Let's start off with recognizing one basic fact. The REAL behavior of concrete is non-linear. Cracking, and creep for material non-linearity. And, then our regular P-Delta and p-little delta for geometric non-linearity.
For analysis, we typically take the material non-linearity out of it by assuming 0.7*Igross for columns and 0.35*Igross for beams. That's the standard way that most engineers account for cracking so that they can ignore (or greatly simplify) material non-linearity. We all know it's a gross over simplification, but that's what we do because it we're engineers not PhD researchers.
Chapter 6.6 Elastic First Order Analysis
When I mentioned the 0.25EI, that was referring to the Chapter 6.6 (of ACI 318-2014). Specifically, the P-little delta amplification factor..... Cm/{1-Pu/(0.75*Pc)}
Where Pc really equals the "euler buckling" load:
Pc = Pe = pi^2 * EI_eff / (KL)^2
In ACI 2014 (and going back a number of code cycles), EI_eff (for the purpose of the p-little delta amplification) can be estimated by section 6.6.4.4.4 (reference from ACI 318-2014).
The first equation given is 0.4*E*Igross / (1+Beta_dns)
Beta_dns is the ratio of maximum sustained factored load to maximum factored load. In the commentary they suggest Beta_dns can be assumed to be 0.6, which makes EI_eff = 0.25 EI gross. But, only for the purpose of this moment amplification equation.
Why do they use such a smaller value for this? To account for creep caused by sustained loads and the effect it could have on very slender columns.
Personally, I'm not a big fan of this type of amplification. This is all based on the assumption that you performed an Elastic - First Order analysis. Meaning, no material nonlinearity (I = 0.7 or 0.35) and no geometric non-linearity (i.e. hand calc methods for P-Big Delta and P-Little Delta).
Chapter 6.7 Elastic Second Order Analysis:
Now, Chapter 6.7 more accurately captures what I really think engineers are doing. The rest of the world (or the academics) would call this GNA (Geometrically non-linear analysis), which means we're accounting for the non-linearity due the change in geometry of the structure. P-Delta and P-little delta.
Rather than mess around with all the funny hand methods for amplification, section 6.7.1.2 (and the commentary) suggest that you capture P-little delta if you merely sub-divide your columns between floor levels. But, that means, their P-little delta amplification is now based on whatever assumptions you used for Icracked.... usually 0.7 Igross.

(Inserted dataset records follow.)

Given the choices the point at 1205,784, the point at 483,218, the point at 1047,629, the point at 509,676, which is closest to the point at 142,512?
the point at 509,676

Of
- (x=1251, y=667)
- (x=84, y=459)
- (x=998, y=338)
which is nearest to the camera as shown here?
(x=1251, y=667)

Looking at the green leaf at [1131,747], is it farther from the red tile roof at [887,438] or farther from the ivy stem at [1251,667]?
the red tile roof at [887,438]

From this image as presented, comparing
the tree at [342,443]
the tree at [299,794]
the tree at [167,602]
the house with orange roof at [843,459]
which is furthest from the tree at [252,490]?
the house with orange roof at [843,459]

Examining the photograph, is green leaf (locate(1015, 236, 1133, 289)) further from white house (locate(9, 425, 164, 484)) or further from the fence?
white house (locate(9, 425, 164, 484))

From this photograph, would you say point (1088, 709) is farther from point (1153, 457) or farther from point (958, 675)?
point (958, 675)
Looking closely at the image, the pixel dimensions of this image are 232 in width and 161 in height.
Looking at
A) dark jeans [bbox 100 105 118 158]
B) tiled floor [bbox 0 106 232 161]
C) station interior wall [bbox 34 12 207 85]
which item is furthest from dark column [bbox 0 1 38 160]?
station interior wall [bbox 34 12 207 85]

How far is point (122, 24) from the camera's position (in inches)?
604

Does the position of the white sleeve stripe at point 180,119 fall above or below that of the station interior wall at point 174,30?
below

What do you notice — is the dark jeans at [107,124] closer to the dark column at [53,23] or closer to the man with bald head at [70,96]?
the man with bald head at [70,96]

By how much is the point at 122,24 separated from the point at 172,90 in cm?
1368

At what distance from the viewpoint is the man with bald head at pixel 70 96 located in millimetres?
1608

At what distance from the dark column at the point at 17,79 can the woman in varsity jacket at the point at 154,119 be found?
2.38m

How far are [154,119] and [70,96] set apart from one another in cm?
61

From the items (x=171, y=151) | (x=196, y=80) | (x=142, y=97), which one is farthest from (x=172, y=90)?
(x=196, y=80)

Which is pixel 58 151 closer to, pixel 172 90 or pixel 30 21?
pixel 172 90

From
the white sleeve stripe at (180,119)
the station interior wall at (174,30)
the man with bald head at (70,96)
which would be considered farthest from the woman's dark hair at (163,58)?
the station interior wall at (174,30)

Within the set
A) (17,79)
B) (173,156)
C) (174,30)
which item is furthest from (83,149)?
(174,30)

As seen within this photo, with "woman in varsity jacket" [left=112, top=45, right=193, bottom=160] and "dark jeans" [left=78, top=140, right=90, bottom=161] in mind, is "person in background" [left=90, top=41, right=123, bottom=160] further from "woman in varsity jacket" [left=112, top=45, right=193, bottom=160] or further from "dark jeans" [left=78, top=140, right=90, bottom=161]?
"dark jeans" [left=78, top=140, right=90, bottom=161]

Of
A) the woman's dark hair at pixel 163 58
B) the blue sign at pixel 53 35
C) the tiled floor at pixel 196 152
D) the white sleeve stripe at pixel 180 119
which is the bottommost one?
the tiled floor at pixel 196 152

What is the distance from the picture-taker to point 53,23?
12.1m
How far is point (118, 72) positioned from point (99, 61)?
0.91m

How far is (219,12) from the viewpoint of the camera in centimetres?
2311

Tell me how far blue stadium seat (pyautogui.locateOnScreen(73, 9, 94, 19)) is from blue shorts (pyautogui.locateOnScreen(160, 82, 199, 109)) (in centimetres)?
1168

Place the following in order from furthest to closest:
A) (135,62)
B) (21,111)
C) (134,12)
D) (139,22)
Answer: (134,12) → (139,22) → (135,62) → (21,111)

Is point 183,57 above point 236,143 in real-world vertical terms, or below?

Hence you have a MAJOR difference between how p-little delta effects are calculated between the two methods of analysis. But, both methods still follow the letter of the code. Now, when is this a big deal?
Only when column slenderness is significant. I don't have a great feel for this for concrete (as most of my stability work has been with steel). But, the KL/r > 22 is a trigger for sway frames and KL/r > 40 is a trigger for non-sway frames.
Personally, I usually start my analysis WITHOUT sub-dividing my columns. When I'm close to a finalized design, then I'll sub-divide the most slender of them. If their moments change by more than 1% then I'd probably sub-divide them all and see how much of a change I get. If it's consistently above 1% difference from the moments before subdivision, then I would take a closer look at the P-little delta effect by hand rather than purely relying on the computer programs P-Delta analysis.